L'exemple que nous allons analyser est celui du croisillon nord de l'abbatiale
de Saint-Denis, remanié entre 1231 et 1241 en même temps que
le choeur de l'église.
À l'occasion de l'analyse de l'évolution des fenêtres,
nous avons déjà vu
ce croisillon, réalisé précisément à
l'époque d'émergence du style rayonnant.
Parmi les autres claires-voies de même disposition, on peut citer
le choeur de la cathédrale de Cologne en Allemagne (construit à
partir de 1248), ou encore le choeur de la cathédrale d'Amiens en
France (1258 / 1269).
Pour charger l'image de l'exemple analysé
: le
croisillon nord de l'église abbatiale de SAINT-DENIS (France) -
1231 à 1241 (s'ouvre en principe dans une autre fenêtre)
Source de l'image utilisée :
"le gothique rayonnant" dans la collection "Architecture Mondiale"
chez TASCHEN
Le
1er paradoxe : intérieur / extérieur
Grâce à l'agrandissement de son volume par rapport à
celui de l'ancien triforium, la claire-voie prend une ampleur suffisante
pour participer au volume interne de la nef et n'est plus seulement une
zone d'ombre derrière des arcades. Cet effet est renforcé
par la présence des vitraux qui font suite aux vitraux de la grande
verrière au-dessus, de telle sorte que l'on ressent bien que la
claire-voie est à l'intérieur de la paroi externe du volume
de l'église.
Mais ce volume est en retrait, et ses vitraux sont en retrait de ceux
des grandes fenêtres, de telle sorte que l'on peut négliger
sa présence et ressentir que la paroi externe de la nef ne suit
pas le décalage des vitraux et laisse à son dehors le volume
de la claire-voie.
Selon la perception que l'on a de la position de la paroi externe,
la claire-voie est donc considérée à l'intérieur
ou à l'extérieur du volume de la nef.
Il s'agit d'une expression analytique.
La présence de vitraux en paroi extérieure de la claire-voie
implique un effet plus subtil encore :
- elle en fait un lieu en relation directe avec l'extérieur
de l'église, puisqu'il baigne dans la lumière du soleil et
change d'apparence au moindre nuage qui passe ;
- pourtant, par contraste avec l'immensité de la nef,
cette paroi lumineuse n'empêche pas la claire-voie d'être ressentie
comme un lieu confiné, un lieu qui exprime la notion d'intimité
close, par sa proportion et par la proximité des parois qui l'entourent.

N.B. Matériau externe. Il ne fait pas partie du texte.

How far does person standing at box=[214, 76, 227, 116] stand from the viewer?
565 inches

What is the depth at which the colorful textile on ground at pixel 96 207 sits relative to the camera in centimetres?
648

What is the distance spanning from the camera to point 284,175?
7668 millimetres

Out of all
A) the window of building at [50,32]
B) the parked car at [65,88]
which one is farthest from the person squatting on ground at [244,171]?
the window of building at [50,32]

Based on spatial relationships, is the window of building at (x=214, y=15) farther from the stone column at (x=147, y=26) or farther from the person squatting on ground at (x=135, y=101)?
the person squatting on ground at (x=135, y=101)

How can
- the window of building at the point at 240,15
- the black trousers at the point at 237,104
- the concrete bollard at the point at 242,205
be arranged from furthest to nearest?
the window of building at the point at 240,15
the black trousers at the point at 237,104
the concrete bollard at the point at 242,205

En résumé, la claire-voie est un lieu privilégié
de l'ambiguïté : dedans / en rapport avec le dehors, espace
refermé en interne / espace lié à l'externe, elle
est donc un lieu privilégié du paradoxe intérieur
/ extérieur.
L'ambiguïté de cet effet, implique qu'il corresponde ici
à l'expression synthétique de ce paradoxe.
Le
2ème paradoxe : un / multiple
À l'intérieur de la nef unique, on trouve donc comme de
petites nefs en miniature, des parties de la nef qui sont semblables à
son tout.
Il s'agit d'un effet synthétique, qui permet de retrouver l'unité
de l'ensemble dans les morceaux qui le divisent.
L'ensemble de la claire-voie forme une galerie unique continue que l'on
voit filer derrière les faisceaux de piliers.

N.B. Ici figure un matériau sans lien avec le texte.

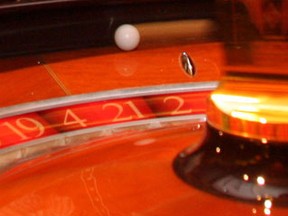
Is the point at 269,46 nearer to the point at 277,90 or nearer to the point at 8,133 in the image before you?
the point at 277,90

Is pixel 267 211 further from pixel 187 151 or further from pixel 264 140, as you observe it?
pixel 187 151

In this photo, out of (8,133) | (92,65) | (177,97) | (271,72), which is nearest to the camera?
(271,72)

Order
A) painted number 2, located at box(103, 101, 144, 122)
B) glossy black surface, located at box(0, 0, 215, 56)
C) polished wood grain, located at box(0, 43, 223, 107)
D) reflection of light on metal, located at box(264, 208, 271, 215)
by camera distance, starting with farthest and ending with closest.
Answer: glossy black surface, located at box(0, 0, 215, 56) → polished wood grain, located at box(0, 43, 223, 107) → painted number 2, located at box(103, 101, 144, 122) → reflection of light on metal, located at box(264, 208, 271, 215)

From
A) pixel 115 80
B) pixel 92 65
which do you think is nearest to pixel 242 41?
pixel 115 80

Mais ces faisceaux de piliers, précisément, la découpe
en tronçons multiples.
Il s'agit d'une expression analytique, et si l'on considère
individuellement chacun de ces tronçons, on retrouve à plus
petite échelle cette même expression : chaque travée
est faite de quatre ogives, et les colonnes de ces ogives divisent la claire-voie
sans nuire à l'unité du volume que l'on devine derrière
elles.
Le
3ème paradoxe : regroupement réussi / raté
La nef regroupe l'ensemble de son volume de façon unitaire à
l'intérieur de la paroi qui monte jusqu'aux grandes fenêtres.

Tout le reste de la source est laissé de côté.